Trump spooked the markets Monday without even mentioning Lockheed by name, tweeting only that the F-35 program’s costs are out of control. “Billions of dollars can and will be saved on military (and other) purchases after January 20th,” he said, referring to inauguration day.
The tweet took aim at the Pentagon’s most expensive weapons system and the world’s biggest defense contractor, days after the president-elect posted a link to a Washington Post article about a Pentagon report on $125 billion in administrative waste. The $379 billion Joint Strike Fighter is the first jet created to serve the vastly different combat missions of the Air Force, Navy and Marines. Like many complicated military programs, the jet has been plagued by delays and bugs in its cutting-edge technology.

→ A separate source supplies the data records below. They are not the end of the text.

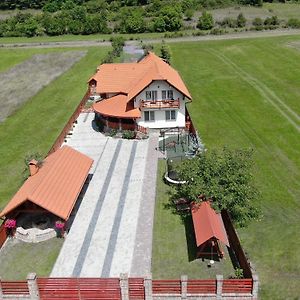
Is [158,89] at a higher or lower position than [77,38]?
higher

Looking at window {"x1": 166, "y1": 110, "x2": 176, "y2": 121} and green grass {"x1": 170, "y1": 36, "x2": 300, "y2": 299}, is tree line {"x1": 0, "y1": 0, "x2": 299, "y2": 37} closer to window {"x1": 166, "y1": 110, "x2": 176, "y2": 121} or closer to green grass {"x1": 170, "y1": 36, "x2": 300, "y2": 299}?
green grass {"x1": 170, "y1": 36, "x2": 300, "y2": 299}

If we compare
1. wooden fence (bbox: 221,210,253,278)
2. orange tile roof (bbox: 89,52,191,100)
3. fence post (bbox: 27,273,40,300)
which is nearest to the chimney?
fence post (bbox: 27,273,40,300)

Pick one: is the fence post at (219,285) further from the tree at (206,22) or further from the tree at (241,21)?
the tree at (241,21)

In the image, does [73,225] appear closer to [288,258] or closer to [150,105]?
[288,258]

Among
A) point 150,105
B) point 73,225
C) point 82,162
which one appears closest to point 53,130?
point 150,105

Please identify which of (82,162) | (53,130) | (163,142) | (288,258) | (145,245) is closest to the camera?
(288,258)

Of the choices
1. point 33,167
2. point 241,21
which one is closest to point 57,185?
point 33,167

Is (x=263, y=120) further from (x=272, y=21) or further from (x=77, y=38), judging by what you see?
(x=77, y=38)
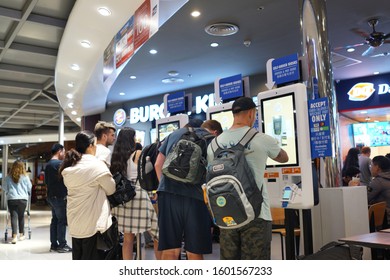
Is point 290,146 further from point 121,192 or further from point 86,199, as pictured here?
point 86,199

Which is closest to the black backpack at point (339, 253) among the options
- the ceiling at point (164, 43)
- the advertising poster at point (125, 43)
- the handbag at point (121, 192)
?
the handbag at point (121, 192)

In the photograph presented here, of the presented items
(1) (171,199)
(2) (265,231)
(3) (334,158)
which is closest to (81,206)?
(1) (171,199)

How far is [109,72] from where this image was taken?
619 centimetres

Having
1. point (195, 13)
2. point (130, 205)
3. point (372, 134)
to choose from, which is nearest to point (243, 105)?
point (130, 205)

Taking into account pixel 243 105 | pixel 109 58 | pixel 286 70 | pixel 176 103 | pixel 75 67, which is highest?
pixel 75 67

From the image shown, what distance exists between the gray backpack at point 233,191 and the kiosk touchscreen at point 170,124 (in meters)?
2.84

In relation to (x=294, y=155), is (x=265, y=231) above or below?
below

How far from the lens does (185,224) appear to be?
2826mm

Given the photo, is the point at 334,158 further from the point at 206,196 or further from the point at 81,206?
the point at 81,206

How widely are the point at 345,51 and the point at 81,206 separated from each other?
6725 mm

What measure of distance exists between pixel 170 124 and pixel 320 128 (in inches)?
107

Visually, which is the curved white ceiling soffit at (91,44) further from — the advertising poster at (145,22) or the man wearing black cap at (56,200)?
the man wearing black cap at (56,200)
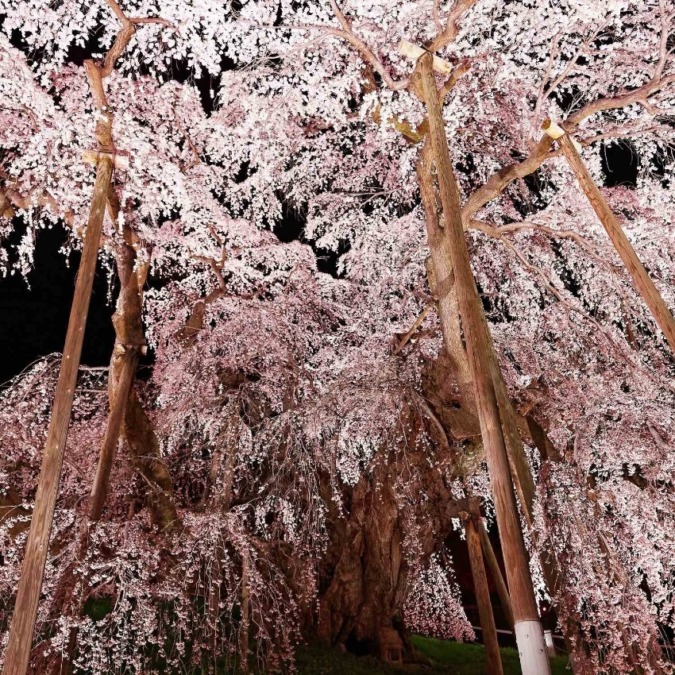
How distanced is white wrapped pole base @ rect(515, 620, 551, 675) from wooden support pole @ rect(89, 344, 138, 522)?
15.4 feet

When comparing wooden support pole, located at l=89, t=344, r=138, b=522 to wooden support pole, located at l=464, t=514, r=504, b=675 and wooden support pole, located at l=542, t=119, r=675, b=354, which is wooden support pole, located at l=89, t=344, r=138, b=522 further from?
wooden support pole, located at l=464, t=514, r=504, b=675

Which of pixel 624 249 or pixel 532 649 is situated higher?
pixel 624 249

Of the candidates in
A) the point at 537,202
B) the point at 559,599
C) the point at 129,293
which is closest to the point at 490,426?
the point at 559,599

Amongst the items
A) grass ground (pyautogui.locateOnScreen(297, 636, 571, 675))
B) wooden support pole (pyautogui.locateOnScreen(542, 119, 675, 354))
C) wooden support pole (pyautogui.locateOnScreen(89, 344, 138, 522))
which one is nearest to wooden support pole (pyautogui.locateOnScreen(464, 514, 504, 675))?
grass ground (pyautogui.locateOnScreen(297, 636, 571, 675))

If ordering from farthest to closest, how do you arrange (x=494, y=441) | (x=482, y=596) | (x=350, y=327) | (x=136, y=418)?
(x=482, y=596), (x=350, y=327), (x=136, y=418), (x=494, y=441)

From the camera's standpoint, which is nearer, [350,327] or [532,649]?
[532,649]

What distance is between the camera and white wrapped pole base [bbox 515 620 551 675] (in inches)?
137

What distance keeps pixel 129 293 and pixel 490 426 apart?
5706mm

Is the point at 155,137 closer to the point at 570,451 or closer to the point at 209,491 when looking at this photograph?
the point at 209,491

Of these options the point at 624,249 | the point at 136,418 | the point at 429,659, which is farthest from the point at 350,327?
the point at 429,659

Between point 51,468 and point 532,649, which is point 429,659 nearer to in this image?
point 532,649

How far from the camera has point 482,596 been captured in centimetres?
1201

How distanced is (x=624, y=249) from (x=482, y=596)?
8.92 meters

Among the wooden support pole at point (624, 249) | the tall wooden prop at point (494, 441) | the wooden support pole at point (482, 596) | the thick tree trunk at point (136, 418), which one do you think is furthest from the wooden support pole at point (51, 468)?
the wooden support pole at point (482, 596)
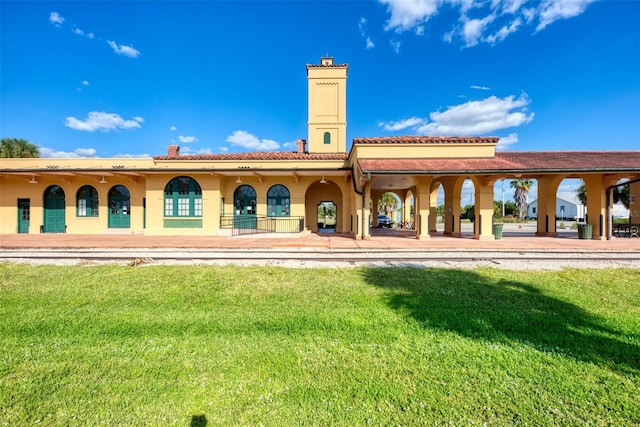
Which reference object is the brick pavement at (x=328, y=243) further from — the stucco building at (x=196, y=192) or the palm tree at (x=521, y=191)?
the palm tree at (x=521, y=191)

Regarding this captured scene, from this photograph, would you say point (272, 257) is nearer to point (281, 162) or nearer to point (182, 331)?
point (182, 331)

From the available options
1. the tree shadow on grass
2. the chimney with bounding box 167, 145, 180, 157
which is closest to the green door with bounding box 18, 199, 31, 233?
the chimney with bounding box 167, 145, 180, 157

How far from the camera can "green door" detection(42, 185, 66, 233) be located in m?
18.3

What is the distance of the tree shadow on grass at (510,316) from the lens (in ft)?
11.3

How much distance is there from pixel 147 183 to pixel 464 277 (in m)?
18.2

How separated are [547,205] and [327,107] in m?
18.1

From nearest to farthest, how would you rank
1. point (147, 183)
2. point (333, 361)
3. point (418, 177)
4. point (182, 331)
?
point (333, 361)
point (182, 331)
point (418, 177)
point (147, 183)

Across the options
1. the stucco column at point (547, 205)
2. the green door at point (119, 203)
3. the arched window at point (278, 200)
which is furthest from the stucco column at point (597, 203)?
the green door at point (119, 203)

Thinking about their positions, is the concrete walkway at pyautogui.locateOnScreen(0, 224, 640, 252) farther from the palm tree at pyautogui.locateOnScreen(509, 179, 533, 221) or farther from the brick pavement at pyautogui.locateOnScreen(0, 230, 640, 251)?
the palm tree at pyautogui.locateOnScreen(509, 179, 533, 221)

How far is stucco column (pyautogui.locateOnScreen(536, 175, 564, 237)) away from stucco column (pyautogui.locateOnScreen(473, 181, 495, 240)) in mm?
5485

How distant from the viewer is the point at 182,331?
3967 millimetres

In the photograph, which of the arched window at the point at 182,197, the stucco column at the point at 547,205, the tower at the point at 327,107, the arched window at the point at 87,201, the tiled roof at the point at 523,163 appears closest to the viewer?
the tiled roof at the point at 523,163

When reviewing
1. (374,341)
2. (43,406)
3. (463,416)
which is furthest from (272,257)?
(463,416)

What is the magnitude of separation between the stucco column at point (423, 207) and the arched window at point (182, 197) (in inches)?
524
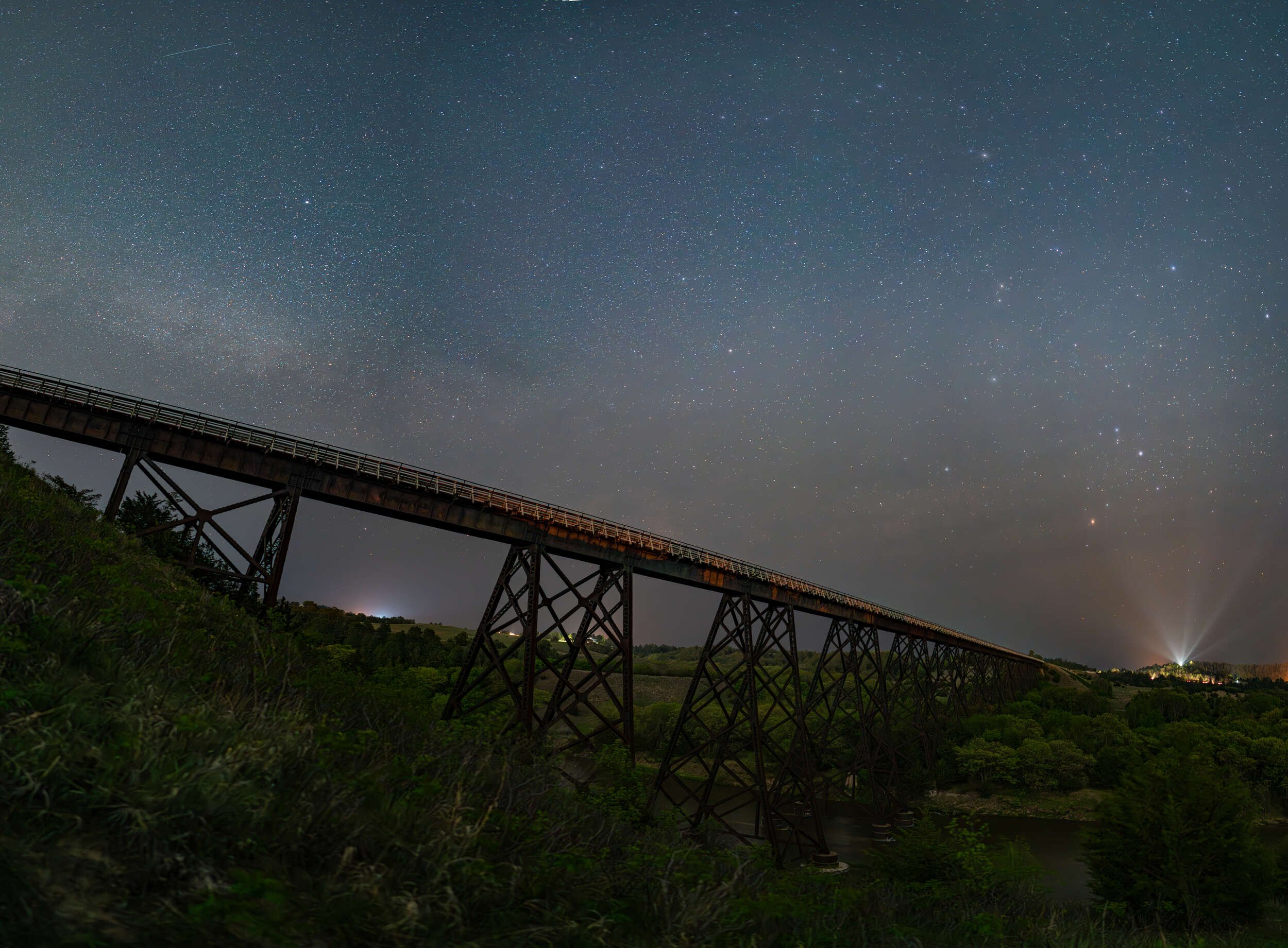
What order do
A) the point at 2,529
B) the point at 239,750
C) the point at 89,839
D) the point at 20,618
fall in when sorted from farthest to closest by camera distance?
the point at 2,529
the point at 20,618
the point at 239,750
the point at 89,839

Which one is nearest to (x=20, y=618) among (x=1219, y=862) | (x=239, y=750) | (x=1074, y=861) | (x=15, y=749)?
(x=15, y=749)

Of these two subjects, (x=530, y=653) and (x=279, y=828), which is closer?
(x=279, y=828)

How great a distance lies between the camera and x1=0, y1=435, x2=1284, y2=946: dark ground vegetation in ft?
10.2

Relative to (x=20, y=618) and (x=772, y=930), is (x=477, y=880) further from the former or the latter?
(x=20, y=618)

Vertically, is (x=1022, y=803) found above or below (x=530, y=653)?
below

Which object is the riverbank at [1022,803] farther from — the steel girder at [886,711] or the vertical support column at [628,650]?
the vertical support column at [628,650]

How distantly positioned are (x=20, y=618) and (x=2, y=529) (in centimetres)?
258

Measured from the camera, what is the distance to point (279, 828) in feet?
12.4

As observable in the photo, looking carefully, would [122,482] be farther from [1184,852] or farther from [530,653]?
[1184,852]

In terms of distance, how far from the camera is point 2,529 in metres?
6.58

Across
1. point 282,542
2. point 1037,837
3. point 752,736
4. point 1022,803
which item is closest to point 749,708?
point 752,736

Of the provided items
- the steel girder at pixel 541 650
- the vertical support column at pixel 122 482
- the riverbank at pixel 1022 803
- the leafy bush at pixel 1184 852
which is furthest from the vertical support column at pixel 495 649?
the riverbank at pixel 1022 803

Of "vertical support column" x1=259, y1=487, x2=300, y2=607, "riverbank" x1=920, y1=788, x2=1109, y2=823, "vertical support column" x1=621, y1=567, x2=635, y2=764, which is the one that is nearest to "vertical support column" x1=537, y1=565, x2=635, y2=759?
"vertical support column" x1=621, y1=567, x2=635, y2=764

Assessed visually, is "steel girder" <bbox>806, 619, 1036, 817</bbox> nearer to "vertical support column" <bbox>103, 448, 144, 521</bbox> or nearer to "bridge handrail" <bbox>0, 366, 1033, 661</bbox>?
"bridge handrail" <bbox>0, 366, 1033, 661</bbox>
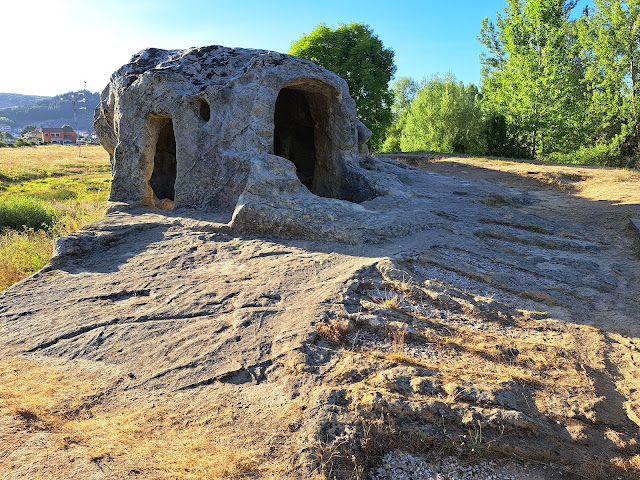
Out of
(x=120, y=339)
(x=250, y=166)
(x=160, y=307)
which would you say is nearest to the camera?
(x=120, y=339)

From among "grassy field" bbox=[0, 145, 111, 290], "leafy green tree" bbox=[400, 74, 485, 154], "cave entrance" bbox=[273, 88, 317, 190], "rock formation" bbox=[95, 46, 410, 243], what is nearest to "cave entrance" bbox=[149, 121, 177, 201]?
"rock formation" bbox=[95, 46, 410, 243]

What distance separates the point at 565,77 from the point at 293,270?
25.1 metres

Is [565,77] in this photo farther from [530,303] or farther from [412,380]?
[412,380]

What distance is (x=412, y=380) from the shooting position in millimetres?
4461

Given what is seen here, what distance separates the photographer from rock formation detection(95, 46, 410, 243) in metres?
8.25

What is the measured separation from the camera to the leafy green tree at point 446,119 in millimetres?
30406

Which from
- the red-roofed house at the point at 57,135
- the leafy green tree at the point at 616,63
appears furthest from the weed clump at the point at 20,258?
the red-roofed house at the point at 57,135

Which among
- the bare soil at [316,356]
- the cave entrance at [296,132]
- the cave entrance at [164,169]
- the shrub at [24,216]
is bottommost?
the shrub at [24,216]

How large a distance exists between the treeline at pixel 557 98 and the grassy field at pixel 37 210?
21.3 metres

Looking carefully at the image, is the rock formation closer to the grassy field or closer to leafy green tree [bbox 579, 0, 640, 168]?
the grassy field

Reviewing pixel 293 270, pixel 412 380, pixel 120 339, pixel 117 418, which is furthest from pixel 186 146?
pixel 412 380

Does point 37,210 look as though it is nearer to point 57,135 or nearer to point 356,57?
point 356,57

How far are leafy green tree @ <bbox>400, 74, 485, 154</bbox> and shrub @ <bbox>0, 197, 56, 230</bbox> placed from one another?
77.6 ft

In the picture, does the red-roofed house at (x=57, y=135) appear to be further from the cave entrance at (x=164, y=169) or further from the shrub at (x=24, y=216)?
the cave entrance at (x=164, y=169)
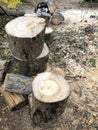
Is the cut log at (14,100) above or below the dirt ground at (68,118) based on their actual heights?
above

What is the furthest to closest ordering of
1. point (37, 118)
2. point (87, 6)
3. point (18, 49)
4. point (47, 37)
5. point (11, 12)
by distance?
point (87, 6), point (11, 12), point (47, 37), point (18, 49), point (37, 118)

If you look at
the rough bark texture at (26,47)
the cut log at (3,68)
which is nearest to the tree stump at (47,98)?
the rough bark texture at (26,47)

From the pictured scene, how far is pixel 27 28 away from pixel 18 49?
1.51 feet

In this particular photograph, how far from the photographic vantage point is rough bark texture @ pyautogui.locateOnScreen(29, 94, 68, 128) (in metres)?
3.95

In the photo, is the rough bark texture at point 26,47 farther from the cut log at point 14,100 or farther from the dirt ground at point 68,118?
the dirt ground at point 68,118

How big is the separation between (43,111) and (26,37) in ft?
4.62

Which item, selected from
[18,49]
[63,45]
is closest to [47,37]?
[63,45]

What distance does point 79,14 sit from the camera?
824cm

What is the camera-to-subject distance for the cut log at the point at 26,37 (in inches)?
176

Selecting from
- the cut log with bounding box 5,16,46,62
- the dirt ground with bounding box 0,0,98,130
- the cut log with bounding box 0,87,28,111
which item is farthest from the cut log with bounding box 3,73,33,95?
the cut log with bounding box 5,16,46,62

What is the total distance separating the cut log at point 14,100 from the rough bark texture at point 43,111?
0.69 feet

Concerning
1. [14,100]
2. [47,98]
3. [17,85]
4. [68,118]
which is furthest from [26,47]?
[68,118]

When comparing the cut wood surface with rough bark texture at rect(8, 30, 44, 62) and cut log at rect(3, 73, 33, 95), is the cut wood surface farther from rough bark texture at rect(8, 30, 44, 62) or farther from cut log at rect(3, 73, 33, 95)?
rough bark texture at rect(8, 30, 44, 62)

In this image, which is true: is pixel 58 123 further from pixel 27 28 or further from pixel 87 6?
pixel 87 6
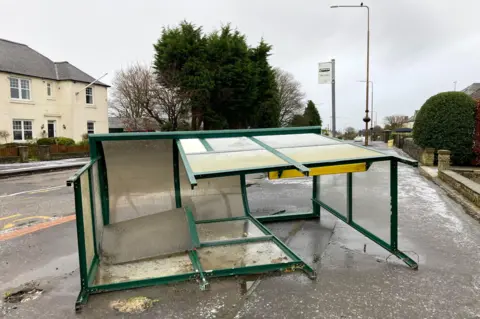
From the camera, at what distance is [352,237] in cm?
642

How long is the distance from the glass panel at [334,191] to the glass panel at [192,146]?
9.64ft

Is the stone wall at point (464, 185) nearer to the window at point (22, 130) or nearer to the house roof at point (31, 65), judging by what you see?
the window at point (22, 130)

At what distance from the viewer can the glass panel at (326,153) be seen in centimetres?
486

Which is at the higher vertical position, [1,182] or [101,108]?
[101,108]

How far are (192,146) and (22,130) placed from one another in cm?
2903

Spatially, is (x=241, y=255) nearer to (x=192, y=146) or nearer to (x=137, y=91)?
(x=192, y=146)

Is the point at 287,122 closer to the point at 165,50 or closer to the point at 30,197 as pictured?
the point at 165,50

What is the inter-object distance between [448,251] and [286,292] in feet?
10.1

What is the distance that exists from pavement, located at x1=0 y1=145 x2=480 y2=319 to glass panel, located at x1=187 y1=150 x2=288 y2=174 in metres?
1.46

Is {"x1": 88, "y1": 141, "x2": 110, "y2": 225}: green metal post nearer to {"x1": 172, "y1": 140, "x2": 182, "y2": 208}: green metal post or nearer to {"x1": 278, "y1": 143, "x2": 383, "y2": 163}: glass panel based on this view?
{"x1": 172, "y1": 140, "x2": 182, "y2": 208}: green metal post

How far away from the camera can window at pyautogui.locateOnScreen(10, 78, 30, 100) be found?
1120 inches

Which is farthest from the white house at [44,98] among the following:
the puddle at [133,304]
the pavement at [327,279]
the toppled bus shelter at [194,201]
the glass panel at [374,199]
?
the glass panel at [374,199]

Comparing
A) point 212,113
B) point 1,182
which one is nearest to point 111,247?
point 1,182

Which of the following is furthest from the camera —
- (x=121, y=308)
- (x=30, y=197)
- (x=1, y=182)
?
(x=1, y=182)
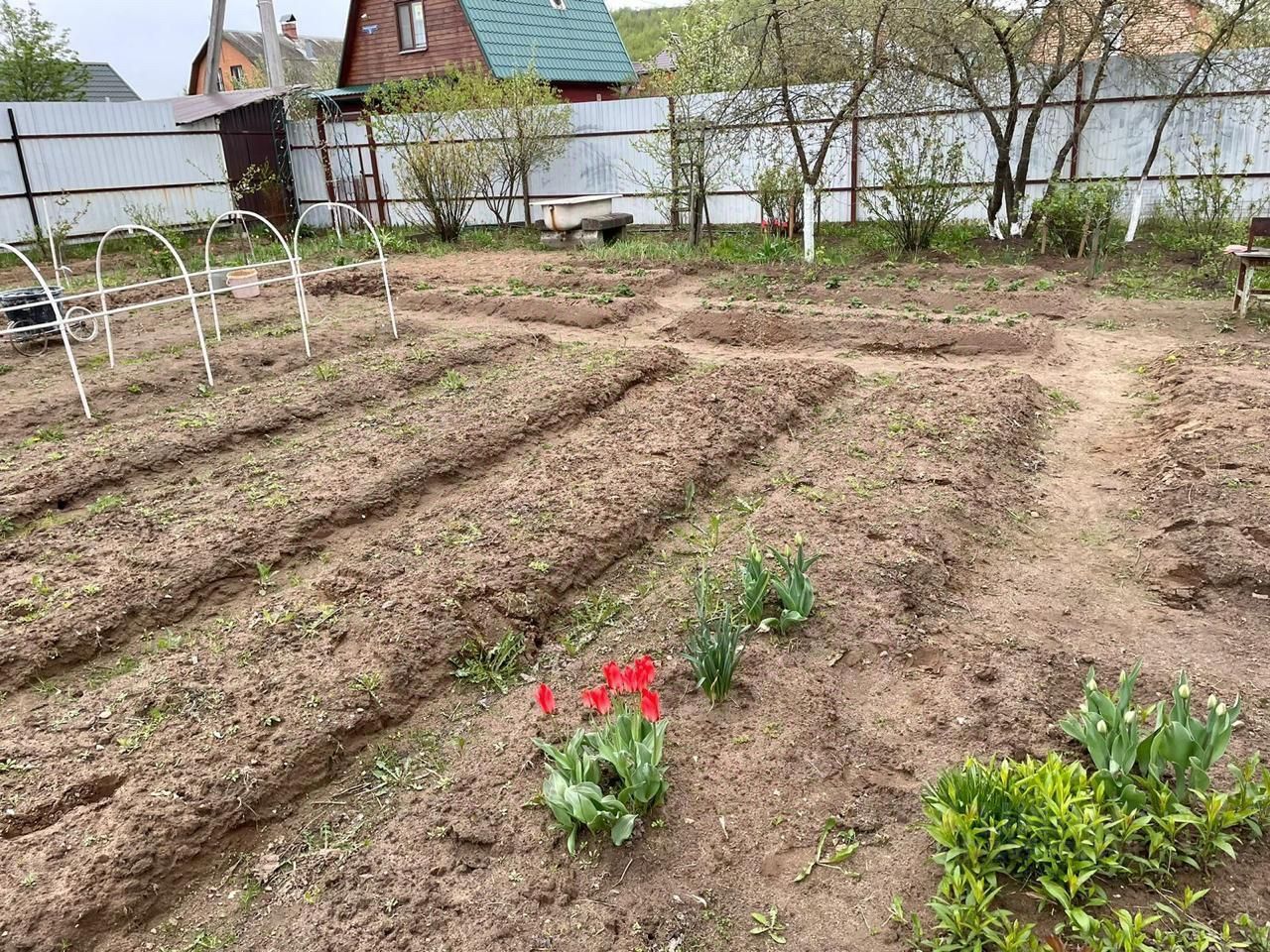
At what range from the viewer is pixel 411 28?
832 inches

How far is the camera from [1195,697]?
9.02 ft

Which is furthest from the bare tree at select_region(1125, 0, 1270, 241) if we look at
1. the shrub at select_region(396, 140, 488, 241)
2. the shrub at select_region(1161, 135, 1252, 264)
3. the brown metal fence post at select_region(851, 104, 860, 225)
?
the shrub at select_region(396, 140, 488, 241)

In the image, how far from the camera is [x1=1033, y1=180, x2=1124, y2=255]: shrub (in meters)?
9.79

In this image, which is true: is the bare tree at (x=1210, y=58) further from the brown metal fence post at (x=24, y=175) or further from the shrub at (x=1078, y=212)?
the brown metal fence post at (x=24, y=175)

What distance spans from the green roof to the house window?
196 centimetres

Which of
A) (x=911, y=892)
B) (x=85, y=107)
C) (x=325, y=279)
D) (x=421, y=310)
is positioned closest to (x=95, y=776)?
(x=911, y=892)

The F-35’s costs have already fallen by 60 percent, according to Lockheed Martin, and by decade’s end the company expects to manufacture the aircraft for about $85 million each. “We understand the importance of affordability, and that’s what the F-35 has been about,” said Jeff Babione, executive vice president and general manager of the F-35 program.
Questioning the costs for defense contracts is a valid exercise, said Jefferies analyst Howard Rubel, despite the nuances or understanding of dynamics that may be lost in Trump’s Twitter posts.
“Outside looking in, everything seems expensive for defense, but these particular systems challenge the laws of physics, and they’re built in small quantities,” Rubel said. “The demand curve for military products is not driven by normal economics.”
With the rising military budget under Trump comes a growing likelihood of acquisition reforms that could clip profits for defense primes like Lockheed and Boeing. “At least for now, it’s being realized in the realm of investor perception much faster than many assumed possible,” Copeland said.